[Material shown — start]

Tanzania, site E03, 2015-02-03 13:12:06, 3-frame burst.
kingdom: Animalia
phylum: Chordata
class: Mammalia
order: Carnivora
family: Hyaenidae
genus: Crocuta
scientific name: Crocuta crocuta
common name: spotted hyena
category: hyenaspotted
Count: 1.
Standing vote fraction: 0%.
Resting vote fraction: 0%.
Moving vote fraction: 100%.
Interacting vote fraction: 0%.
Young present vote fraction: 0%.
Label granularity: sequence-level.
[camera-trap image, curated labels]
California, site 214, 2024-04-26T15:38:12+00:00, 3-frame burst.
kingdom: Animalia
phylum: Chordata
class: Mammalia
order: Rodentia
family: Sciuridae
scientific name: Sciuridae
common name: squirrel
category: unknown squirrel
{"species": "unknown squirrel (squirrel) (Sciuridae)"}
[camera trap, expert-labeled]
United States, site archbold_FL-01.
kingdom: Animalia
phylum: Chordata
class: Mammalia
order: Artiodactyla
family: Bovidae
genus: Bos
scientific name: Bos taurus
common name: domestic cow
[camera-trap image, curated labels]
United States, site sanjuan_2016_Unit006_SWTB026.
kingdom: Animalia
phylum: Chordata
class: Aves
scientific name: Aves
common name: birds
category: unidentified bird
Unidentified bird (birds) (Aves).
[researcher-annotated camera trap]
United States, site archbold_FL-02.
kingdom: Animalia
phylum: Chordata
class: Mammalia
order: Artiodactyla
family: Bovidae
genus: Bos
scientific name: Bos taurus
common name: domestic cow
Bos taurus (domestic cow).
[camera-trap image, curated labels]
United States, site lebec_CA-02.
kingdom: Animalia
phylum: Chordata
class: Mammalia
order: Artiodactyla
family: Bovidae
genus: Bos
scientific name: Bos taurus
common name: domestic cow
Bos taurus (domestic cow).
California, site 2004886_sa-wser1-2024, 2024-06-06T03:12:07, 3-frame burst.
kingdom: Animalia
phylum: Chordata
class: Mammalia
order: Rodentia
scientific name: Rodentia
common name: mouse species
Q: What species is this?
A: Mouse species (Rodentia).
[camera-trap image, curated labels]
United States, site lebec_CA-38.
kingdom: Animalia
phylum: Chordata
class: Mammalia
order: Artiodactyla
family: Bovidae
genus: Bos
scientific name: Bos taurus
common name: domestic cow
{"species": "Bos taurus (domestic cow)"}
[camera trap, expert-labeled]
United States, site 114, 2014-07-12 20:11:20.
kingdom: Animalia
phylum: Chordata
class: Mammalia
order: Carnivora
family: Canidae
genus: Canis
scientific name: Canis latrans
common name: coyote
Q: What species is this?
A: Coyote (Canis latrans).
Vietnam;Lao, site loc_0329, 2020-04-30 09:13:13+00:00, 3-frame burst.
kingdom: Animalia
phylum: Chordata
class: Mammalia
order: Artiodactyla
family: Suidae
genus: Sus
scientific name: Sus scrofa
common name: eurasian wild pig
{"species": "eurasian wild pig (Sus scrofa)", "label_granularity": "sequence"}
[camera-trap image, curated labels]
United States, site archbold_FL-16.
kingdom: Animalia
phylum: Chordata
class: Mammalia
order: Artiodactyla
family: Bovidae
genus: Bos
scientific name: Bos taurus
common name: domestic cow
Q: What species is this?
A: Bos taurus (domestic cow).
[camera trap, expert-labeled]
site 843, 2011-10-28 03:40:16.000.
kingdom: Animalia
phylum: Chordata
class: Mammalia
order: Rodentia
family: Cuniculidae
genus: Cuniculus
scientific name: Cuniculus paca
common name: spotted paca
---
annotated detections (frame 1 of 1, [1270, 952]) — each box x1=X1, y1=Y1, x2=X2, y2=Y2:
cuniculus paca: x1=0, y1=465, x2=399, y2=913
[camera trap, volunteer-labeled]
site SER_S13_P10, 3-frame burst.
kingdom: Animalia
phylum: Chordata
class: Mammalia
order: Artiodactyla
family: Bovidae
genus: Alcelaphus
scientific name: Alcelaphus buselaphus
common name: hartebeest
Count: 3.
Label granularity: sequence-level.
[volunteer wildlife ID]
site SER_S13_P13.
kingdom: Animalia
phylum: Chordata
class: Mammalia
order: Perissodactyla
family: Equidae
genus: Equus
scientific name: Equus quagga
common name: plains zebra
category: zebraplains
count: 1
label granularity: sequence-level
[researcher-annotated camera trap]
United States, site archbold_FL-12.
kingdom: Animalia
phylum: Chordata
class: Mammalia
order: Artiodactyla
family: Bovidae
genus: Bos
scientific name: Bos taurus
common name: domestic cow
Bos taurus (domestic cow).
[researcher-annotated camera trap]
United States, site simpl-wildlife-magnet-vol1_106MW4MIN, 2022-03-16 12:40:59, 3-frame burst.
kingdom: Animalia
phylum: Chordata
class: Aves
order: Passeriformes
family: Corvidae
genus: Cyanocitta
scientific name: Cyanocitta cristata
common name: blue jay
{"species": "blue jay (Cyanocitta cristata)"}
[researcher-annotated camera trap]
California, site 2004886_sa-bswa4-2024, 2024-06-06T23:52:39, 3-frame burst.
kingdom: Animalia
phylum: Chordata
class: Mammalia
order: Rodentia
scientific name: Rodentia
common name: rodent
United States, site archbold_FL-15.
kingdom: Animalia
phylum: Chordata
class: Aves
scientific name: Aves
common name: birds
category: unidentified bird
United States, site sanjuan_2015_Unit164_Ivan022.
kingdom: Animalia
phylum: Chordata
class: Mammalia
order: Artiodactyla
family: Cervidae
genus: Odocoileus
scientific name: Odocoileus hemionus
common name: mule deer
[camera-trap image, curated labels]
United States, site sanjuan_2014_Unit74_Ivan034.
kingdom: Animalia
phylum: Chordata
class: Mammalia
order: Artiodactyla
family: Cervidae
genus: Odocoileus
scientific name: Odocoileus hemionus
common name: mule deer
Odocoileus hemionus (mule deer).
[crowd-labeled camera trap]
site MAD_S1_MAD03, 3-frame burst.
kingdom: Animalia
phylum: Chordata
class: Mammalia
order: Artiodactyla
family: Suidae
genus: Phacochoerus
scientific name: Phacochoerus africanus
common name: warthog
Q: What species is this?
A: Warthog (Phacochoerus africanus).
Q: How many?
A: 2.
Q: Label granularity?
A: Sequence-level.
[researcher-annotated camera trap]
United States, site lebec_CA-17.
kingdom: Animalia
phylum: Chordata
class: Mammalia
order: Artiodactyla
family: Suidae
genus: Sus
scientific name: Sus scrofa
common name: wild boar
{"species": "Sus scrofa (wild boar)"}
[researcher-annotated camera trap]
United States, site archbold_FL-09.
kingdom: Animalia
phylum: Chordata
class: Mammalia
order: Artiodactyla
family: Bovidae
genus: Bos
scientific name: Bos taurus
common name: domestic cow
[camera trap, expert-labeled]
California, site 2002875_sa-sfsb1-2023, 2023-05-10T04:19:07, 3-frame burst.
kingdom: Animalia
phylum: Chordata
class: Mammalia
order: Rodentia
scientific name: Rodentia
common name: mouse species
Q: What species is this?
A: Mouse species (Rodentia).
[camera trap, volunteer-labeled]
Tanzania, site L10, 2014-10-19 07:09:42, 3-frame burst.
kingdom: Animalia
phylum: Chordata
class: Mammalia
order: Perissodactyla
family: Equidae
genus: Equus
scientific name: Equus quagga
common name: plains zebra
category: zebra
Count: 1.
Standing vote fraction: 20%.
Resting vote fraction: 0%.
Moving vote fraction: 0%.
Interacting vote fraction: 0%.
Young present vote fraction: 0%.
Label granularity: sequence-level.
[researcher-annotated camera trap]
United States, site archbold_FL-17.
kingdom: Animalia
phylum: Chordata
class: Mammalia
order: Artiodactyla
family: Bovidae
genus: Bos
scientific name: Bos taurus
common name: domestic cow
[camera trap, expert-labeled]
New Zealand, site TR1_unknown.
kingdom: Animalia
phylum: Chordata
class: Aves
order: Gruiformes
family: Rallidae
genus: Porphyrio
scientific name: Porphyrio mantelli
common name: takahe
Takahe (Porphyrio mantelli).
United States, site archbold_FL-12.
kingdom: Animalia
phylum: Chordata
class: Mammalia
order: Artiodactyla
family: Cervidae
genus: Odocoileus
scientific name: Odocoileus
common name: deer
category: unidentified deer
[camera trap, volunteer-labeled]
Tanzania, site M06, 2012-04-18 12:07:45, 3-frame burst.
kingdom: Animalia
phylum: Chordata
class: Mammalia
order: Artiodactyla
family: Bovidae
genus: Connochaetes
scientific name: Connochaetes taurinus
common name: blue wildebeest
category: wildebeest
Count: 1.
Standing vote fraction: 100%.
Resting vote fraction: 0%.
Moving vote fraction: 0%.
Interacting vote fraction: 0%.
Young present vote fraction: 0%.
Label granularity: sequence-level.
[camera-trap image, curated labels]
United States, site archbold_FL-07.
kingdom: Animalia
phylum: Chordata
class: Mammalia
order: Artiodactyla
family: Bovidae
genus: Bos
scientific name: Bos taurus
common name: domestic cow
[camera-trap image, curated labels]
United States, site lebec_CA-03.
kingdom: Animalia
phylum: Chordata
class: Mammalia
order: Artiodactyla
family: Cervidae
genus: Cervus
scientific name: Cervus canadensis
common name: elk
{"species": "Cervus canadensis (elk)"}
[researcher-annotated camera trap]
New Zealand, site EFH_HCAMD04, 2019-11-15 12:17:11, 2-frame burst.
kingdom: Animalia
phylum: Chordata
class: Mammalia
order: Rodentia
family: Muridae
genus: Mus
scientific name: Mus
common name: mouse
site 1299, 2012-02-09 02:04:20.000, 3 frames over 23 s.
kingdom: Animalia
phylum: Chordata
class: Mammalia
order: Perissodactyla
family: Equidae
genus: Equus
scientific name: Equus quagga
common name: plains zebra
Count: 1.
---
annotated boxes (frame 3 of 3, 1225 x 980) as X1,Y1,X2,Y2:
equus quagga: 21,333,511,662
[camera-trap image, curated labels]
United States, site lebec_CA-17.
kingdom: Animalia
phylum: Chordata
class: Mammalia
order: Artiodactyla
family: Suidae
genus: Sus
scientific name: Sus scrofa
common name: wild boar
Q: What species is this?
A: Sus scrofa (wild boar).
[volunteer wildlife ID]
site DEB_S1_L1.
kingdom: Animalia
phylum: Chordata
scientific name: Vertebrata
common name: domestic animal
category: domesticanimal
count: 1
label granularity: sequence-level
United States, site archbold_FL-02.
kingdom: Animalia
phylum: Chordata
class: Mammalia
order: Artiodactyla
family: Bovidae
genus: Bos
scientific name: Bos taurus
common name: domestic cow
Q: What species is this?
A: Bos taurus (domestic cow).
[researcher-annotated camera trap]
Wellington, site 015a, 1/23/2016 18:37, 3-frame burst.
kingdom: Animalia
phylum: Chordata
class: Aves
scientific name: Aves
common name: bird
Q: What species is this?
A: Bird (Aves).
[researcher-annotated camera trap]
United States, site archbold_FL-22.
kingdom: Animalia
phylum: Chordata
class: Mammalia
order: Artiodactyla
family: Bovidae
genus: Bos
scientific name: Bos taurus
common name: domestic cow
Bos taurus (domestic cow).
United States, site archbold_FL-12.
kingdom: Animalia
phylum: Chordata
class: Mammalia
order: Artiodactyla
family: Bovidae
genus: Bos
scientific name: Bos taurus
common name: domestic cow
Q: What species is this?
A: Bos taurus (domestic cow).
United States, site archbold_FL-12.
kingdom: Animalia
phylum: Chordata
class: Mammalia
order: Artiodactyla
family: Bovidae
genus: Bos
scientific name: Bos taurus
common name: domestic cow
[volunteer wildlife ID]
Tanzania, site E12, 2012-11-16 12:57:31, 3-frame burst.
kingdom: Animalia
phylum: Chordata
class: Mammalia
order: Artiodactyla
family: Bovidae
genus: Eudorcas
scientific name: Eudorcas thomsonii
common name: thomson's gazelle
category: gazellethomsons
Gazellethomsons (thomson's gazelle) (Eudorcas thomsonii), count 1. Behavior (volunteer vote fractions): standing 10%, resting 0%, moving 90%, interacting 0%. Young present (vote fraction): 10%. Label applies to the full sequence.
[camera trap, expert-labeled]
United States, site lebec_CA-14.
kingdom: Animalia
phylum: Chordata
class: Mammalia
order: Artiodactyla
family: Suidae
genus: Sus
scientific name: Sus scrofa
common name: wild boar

[Material shown — finish]

**Problem to solve:**
Which lines hold the string "Zealand"? Copy all of them from the data above.

**Finished exercise:**
New Zealand, site TR1_unknown.
New Zealand, site EFH_HCAMD04, 2019-11-15 12:17:11, 2-frame burst.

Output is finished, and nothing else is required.